**The problem**
For this exercise, output exactly and only the lines running from the one with "Six Waterford Glass Articles" through the final line of the data below, without pictures.

Material provided section start

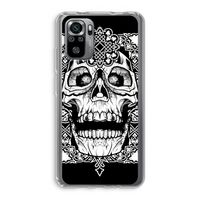 Seek & Destroy: Xiaomi Redmi Note 10S Transparant Hoesje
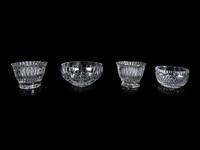 Six Waterford Glass Articles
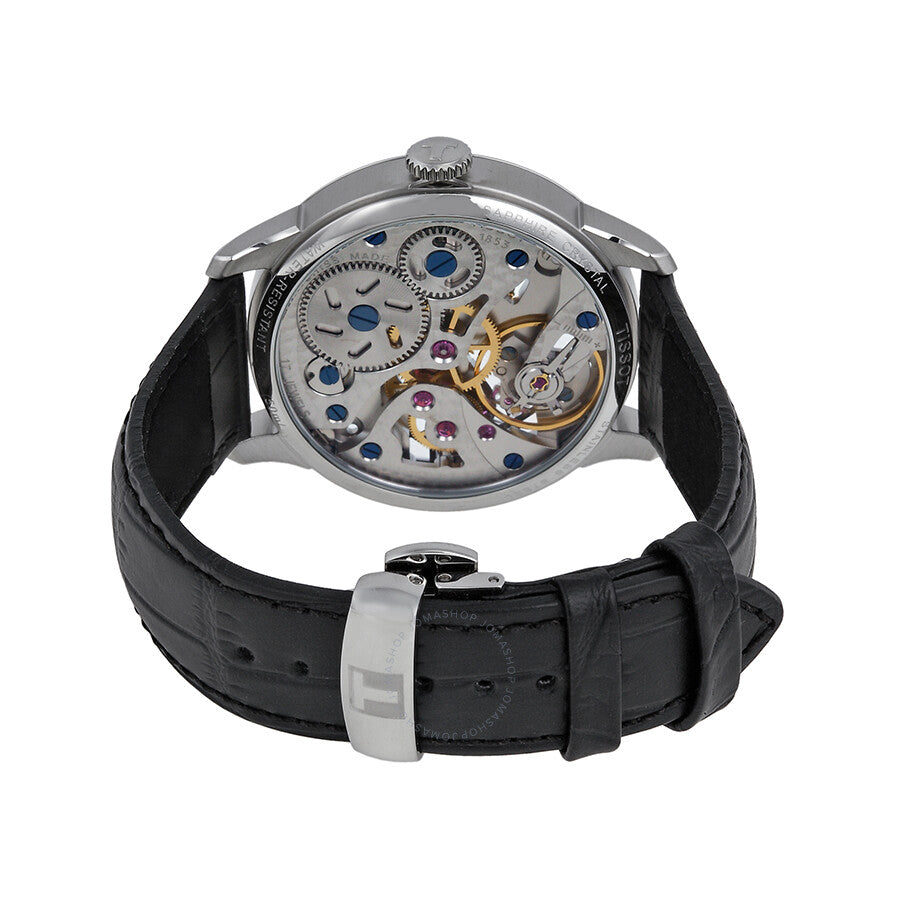 Tissot Chemin Des Tourelles Squelette Men's Watch T0994051641800 - Watches of America #3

Material provided section end

**Final answer**
 Six Waterford Glass Articles
 Tissot Chemin Des Tourelles Squelette Men's Watch T0994051641800 - Watches of America #3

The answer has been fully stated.